第四百六十二章 不妥協的結果

江都,南宮尚書台,元月初八日。

正月十五後才舉行新年大朝會,現在尚書台只有寥寥數人當值,處理一些零碎公務。

這裏暫時淪為一個謄抄、發布策令的機構,目前有四個單位能向尚書台傳達命令。

經過相關專管尚書、尚書郎審核無誤後,就會連同尚書令黃權一同簽署,允許頒布。

目前錄尚書台事的是諸葛亮、關羽,算上劉備,這是最為穩固的三個決策發令核心;第四個核心是六侍中。

隨著田信、廖立返回江都,算上關興、李嚴,六侍中團隊終於在江都聚齊四人,張苞、馬良在江夏,勉強能聚在一起,執行廷議功能。

可馬良、張苞遲遲未能回歸江都,六侍中無法聚首碰面,也就無法當面針對時事、政事變動進行議論、探討。

自然地,廷議不能合法舉行,田信也就無從發表政見。

六侍中廷議制度本是劉備遇刺的臨時舉措,可以視為丞相府、大將軍府聯合攝政的補充。

現在田信一回江都,針對北府、麥城的許多彈劾就突然密集起來,讓尚書台裏的工作頓時為難起來。

作為最高的政令發布機構,清晰感受到一種政出多頭的難堪、窘迫。

黃權與輪值的尚書鄧芝一同喝茶,鄧芝帶來的是今早田信處理、批示的奏疏處理意見……算起來田信處於越權、未越權的模糊地帶,他單獨一個人沒資格向尚書台發表公文處理意見。

可現在這些奏疏副本後面有北府護軍、侍中廖立的簽字,廖立在江都跑了一圈,李嚴、關興也先後簽字,所以這不單單是田信一人的看法,而是六侍中團隊的集體看法。

至於未能表態的馬良、張苞,則屬於被代表了。

黃權飲用碧綠色茶湯,審閱這幾封公文……針對不合理的亂命,尚書台是可以暫時扣著不頒布。

皇帝的命令都能壓住、拖延,更別說其他人的意見。

只是做事情的始終是人,規矩是規矩,程序是程序,這些都得讓人來執行。

比如鄧芝,肯定傾向於關羽、田信,在田信與關羽之間,鄧芝很可能傾向於田信;另一個代表人物是蔣琬,蔣琬是傾向於丞相府的。
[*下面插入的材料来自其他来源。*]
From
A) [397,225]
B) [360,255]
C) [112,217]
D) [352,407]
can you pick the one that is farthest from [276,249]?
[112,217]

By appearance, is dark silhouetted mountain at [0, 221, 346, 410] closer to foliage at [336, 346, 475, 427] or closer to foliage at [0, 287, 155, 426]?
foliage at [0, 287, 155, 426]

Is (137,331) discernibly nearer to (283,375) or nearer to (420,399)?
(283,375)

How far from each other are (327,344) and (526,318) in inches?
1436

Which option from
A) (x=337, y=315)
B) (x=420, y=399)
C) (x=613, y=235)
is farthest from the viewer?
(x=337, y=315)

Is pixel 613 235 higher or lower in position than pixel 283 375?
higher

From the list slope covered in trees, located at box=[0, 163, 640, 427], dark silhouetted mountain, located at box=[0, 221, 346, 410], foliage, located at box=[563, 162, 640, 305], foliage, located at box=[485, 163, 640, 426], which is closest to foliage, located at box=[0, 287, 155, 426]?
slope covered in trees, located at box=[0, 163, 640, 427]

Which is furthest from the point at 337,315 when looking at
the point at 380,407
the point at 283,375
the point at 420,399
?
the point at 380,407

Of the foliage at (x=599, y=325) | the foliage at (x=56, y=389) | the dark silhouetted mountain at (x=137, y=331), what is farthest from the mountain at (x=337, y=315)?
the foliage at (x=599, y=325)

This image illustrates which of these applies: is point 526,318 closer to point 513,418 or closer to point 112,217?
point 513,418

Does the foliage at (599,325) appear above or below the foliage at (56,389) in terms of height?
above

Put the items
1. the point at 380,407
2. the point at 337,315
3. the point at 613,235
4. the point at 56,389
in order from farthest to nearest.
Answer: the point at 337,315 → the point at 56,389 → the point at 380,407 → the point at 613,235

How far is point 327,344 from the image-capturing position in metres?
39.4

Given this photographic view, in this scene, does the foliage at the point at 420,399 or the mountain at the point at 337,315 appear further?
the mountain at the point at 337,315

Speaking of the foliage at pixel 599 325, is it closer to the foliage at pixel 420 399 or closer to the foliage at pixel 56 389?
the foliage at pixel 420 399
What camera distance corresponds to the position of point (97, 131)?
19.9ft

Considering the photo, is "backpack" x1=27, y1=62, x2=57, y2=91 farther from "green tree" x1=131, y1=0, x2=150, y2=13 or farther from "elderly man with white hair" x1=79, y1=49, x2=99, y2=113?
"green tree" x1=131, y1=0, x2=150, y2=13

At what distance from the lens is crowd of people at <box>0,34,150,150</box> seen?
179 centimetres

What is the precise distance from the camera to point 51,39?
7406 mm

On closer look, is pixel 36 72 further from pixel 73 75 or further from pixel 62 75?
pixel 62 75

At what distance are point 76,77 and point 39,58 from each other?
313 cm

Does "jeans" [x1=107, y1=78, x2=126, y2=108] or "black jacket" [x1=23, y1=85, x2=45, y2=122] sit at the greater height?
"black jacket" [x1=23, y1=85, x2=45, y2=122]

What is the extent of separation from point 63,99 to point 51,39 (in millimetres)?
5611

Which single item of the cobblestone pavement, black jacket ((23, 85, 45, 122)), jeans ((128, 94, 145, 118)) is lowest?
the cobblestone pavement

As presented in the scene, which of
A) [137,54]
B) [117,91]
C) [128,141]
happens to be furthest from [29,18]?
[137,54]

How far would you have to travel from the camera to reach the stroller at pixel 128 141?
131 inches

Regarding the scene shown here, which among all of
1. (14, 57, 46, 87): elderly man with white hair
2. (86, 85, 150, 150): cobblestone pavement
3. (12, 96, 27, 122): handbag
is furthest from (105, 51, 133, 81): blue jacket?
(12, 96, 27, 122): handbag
審核幾份處理意見,只有直百錢相關的意見值得重視,其他都可以忽略,不做處理。

別說田信的處理意見,關羽這裏的處理意見也可能被忽視,官員上奏之事,也能忽視處理。

黃權拿起關於審核、督查荊州鑄幣工坊的意見,問:“伯苗,民間詬病直百錢一事可有聽聞?”

“略有所知,益州所造每錢有銅四銖,元年所鑄每錢約有三銖,二年八月前後所鑄之幣,含銅僅僅過半。”

鄧芝口吻嚴肅,眉目間滿是慎重:“直百錢與五銖錢等重,今所造直百錢含銅愈少,以至於質脆不堪用。江都金市眾人議論,皆有效仿魏逆,以錢糧為貨幣之意。或有言論,欲使朝廷刊印糧票,以糧票做幣。”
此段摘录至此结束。